--- Data ---
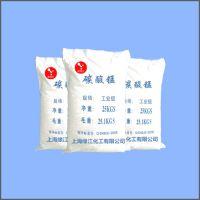 工业级碳酸锰 碳酸锰的生产工艺 碳酸锰生产厂家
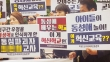 전국학부모교육시민단체연합 등 위례별 초등학교 최현희 교사 성편향 교육 관련 기자회견 열어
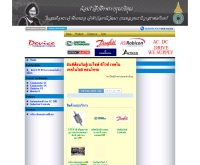 ห้างหุ้นส่วน ดีไวซ์ เทคโนโลยี คอนโทรล - devicethai.com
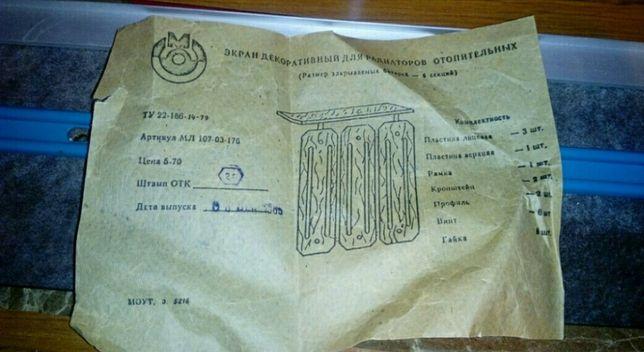 Экран на батерею ссср декор винтаж радиатор вещи советские новые ретро
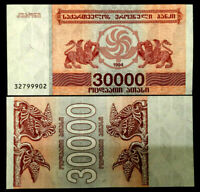 Georgia 30,000 Laris 1994 Banknote World Paper Money UNC Currency Bill Note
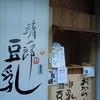 👑👑👑靖一郎豆乳    大阪松屋町 豆乳 国産大豆でつくる美味しい豆乳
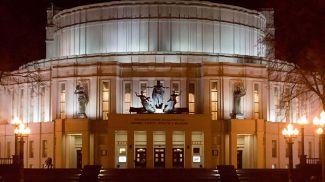 Национальный академический Большой театр оперы и балета Беларуси. Фото из архива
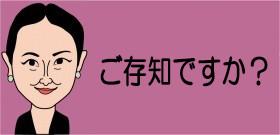 「パナマ文書」けさ公開!日本関係も24法人、400人・・・UCCコーヒーやセコムの経営者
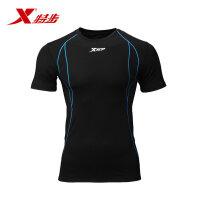 特步男款速干衣跑步套装运动短衣吸湿排汗透气运动跑步服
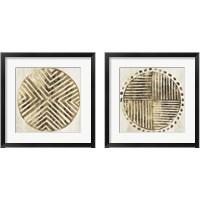 Framed African Lines 2 Piece Framed Art Print Set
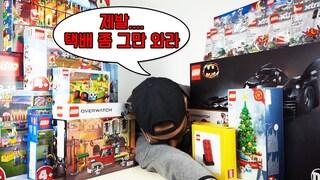 [택배 개봉기] 제발 택배 좀 그만 와라! 미쳐가는 레고 FLEX! 레고 하울(LEGO HAUL)  레고매니아_LEGO Mania
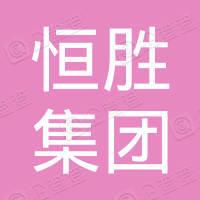 重庆恒胜集团有限公司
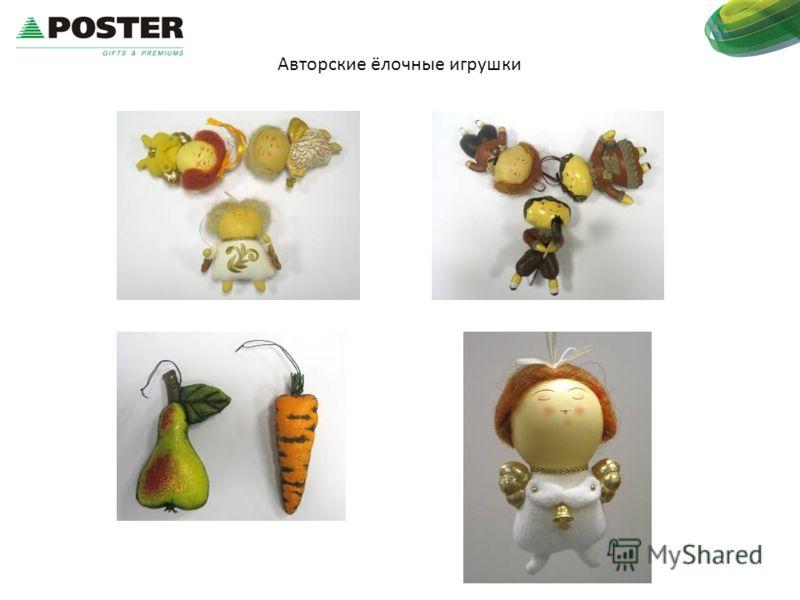 Авторские ёлочные игрушки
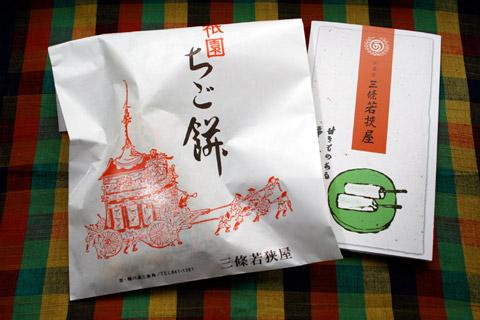 Wagashi: Kyoto Sanjo Wakasaya Gion Chigo Mochi (三条若狭屋 祇園ちご餅)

--- Exercise ---
Only the lines from the one with "Georgia 30,000 Laris" through the final line of the data should be written out, exactly and including both ends. Skip the pictures.

--- Output for this task ---
 Georgia 30,000 Laris 1994 Banknote World Paper Money UNC Currency Bill Note
 👑👑👑靖一郎豆乳    大阪松屋町 豆乳 国産大豆でつくる美味しい豆乳
 Национальный академический Большой театр оперы и балета Беларуси. Фото из архива
 「パナマ文書」けさ公開!日本関係も24法人、400人・・・UCCコーヒーやセコムの経営者
 特步男款速干衣跑步套装运动短衣吸湿排汗透气运动跑步服
 Framed African Lines 2 Piece Framed Art Print Set
 [택배 개봉기] 제발 택배 좀 그만 와라! 미쳐가는 레고 FLEX! 레고 하울(LEGO HAUL)  레고매니아_LEGO Mania
 重庆恒胜集团有限公司
 Авторские ёлочные игрушки
 Wagashi: Kyoto Sanjo Wakasaya Gion Chigo Mochi (三条若狭屋 祇園ちご餅)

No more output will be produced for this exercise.